I didn't think a whole lot about this new creosote.  Usually, after a summer of only intermittent firing--usually using small sticks that burn hot and quick--the hard, shiny stuff would sweep out of the chimney with the fall sweeping that began the continual firing season.

Fast forward to this last winter.  During the months when the Margin Gem is being fired daily, I sweep the chimney once per month as long as the roof is free of snow.  During December and early January, we were burning some mulberry wood which had been dead for at least six years, but was more wet than I would have liked.  When I went to sweep the chimney in early January, my chimney sweeping brush got stuck in the chimney.  The shiny, hard creosote had become quite thick on the inside of the chimney, and it was no longer just in the top three or four feet of the flue.  I had a really tough time getting my brush back out of the chimney, and I knew we had to do something.

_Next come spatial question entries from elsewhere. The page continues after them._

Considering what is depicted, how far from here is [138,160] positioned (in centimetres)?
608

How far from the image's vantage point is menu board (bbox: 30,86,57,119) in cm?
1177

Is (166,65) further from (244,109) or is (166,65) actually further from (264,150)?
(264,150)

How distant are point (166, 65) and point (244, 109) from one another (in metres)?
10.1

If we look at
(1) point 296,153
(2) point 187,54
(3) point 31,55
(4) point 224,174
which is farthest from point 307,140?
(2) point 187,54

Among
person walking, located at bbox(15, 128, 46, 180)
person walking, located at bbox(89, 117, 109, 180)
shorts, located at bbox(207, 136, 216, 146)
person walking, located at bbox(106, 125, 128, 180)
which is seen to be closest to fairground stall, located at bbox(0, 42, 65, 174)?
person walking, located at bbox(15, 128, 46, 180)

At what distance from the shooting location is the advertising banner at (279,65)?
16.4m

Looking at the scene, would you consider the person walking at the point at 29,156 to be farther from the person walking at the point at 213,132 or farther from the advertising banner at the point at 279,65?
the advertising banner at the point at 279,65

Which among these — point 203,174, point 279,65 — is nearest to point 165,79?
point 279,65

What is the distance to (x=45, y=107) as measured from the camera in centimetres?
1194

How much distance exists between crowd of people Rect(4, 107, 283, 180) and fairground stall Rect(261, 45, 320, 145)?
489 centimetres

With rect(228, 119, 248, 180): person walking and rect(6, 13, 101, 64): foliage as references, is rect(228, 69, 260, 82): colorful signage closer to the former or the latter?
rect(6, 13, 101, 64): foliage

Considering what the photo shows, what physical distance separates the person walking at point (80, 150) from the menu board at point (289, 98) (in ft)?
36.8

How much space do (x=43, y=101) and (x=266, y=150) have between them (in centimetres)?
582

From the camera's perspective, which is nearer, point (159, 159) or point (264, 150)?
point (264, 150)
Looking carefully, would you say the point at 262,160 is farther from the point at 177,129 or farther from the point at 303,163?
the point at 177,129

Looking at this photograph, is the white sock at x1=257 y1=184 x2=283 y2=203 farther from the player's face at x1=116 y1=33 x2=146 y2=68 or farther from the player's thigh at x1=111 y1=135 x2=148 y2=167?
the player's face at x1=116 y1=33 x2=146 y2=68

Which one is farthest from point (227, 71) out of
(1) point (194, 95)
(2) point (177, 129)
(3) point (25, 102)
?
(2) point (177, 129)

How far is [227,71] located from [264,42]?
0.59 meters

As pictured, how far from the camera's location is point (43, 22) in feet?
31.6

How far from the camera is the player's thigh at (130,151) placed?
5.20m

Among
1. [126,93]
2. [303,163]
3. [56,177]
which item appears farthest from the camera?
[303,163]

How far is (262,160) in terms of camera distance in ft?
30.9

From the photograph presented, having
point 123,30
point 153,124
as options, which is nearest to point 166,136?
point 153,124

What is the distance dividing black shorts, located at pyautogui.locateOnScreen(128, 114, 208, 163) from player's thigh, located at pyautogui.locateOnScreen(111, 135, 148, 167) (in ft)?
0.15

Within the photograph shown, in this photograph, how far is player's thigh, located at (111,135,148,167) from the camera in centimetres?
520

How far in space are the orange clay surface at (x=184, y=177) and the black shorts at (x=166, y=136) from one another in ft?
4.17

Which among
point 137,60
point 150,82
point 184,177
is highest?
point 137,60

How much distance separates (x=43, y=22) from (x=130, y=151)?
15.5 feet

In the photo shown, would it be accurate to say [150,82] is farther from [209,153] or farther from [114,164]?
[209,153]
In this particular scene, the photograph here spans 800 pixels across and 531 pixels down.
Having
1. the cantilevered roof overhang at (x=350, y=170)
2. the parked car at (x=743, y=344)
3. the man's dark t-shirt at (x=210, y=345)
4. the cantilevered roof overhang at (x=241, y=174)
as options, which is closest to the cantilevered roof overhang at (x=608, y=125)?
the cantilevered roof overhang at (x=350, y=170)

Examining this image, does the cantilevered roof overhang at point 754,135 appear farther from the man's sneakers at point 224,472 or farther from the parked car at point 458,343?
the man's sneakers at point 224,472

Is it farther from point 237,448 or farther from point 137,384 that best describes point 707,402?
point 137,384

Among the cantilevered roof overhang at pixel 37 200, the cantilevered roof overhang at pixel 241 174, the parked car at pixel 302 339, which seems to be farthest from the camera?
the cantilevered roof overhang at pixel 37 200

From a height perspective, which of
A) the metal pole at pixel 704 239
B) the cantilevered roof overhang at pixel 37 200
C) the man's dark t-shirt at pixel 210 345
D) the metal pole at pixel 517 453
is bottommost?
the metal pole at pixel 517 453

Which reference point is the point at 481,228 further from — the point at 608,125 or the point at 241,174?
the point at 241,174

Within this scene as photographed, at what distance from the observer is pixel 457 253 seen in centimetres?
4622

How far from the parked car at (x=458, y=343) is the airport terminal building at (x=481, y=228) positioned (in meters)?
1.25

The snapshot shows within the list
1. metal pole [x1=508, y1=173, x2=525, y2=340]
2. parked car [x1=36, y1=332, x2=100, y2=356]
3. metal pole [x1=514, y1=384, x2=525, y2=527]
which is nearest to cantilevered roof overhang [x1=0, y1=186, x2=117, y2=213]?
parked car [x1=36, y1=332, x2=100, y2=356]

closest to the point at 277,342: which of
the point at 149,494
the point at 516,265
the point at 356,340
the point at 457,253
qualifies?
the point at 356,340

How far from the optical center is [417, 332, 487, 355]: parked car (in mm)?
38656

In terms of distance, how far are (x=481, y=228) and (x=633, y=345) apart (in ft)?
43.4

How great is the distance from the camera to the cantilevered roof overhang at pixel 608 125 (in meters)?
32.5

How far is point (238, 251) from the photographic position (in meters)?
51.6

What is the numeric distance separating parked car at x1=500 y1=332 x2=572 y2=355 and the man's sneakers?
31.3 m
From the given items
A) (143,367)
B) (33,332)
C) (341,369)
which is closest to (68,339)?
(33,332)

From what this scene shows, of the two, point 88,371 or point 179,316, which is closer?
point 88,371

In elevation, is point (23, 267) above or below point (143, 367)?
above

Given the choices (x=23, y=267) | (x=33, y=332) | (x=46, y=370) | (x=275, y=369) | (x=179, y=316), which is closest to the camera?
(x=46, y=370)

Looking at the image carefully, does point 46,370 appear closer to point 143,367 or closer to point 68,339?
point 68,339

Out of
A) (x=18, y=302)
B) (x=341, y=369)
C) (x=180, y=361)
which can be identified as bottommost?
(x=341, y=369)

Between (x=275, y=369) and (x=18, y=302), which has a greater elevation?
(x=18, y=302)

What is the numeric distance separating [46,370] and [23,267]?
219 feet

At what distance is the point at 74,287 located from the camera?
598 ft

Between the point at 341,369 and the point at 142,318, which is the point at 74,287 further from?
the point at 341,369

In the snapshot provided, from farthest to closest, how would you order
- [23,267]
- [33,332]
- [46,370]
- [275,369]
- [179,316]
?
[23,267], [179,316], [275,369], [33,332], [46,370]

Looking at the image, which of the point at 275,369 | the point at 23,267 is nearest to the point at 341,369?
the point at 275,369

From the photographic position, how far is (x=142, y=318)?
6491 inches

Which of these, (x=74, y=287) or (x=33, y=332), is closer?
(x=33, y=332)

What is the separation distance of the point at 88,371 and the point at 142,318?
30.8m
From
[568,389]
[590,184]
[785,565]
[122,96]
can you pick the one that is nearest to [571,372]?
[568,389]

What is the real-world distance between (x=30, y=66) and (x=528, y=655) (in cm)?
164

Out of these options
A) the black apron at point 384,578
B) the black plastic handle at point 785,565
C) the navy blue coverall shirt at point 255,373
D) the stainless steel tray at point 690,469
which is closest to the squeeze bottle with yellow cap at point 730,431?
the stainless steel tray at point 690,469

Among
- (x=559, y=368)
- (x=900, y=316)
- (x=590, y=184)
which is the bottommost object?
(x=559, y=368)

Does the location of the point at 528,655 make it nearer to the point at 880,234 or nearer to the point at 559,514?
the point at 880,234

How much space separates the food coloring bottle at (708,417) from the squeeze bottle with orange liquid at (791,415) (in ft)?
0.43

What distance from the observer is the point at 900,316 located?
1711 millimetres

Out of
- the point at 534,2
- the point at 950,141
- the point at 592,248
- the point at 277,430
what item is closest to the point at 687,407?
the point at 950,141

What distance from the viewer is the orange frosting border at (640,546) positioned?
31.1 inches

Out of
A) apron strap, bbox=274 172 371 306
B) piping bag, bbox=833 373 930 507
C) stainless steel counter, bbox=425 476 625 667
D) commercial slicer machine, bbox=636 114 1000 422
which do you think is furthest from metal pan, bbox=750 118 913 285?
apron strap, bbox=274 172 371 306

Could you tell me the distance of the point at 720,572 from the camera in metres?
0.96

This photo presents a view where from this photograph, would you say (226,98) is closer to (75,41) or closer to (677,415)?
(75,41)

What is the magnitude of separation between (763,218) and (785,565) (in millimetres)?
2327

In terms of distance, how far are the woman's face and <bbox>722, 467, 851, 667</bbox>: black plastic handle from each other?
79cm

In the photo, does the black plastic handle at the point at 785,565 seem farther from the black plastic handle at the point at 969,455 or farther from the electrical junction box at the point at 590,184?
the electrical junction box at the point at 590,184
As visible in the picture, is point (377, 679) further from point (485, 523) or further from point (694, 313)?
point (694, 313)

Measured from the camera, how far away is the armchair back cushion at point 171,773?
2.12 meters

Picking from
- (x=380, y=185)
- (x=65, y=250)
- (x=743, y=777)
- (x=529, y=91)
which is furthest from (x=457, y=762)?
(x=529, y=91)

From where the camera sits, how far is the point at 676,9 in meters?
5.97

My first thought was that we needed to have a professional chimney sweep come and clean the chimney.  I did some phone calling and discovered that where we live, professional chimney sweeps are few and far between, and they are really busy.  We would have had to wait a very long time before a professional chimney sweep would have been able to come to our house--in fact, I was basically told that we wouldn't be able to see a chimney sweep until after the heating season was over.

We couldn't wait that long.  During the winter months, the Margin Gem heats our home and our hot water, and it cooks nearly all of our food.  I was worried about the creosote situation and began doing some research. I learned that professional chimney sweeps use mechanized equipment to clean chimneys rather than just a steel brush on rods like I have.  I discovered that our nearest Menards carries such equipment and promptly plopped down around $150.00 for a set of chimney cleaning equipment that attaches to a drill.  (I didn't know that this kind of chimney cleaning equipment even existed, and I'll write a post about it sometime because it is worthy of a lengthy discussion by itself.)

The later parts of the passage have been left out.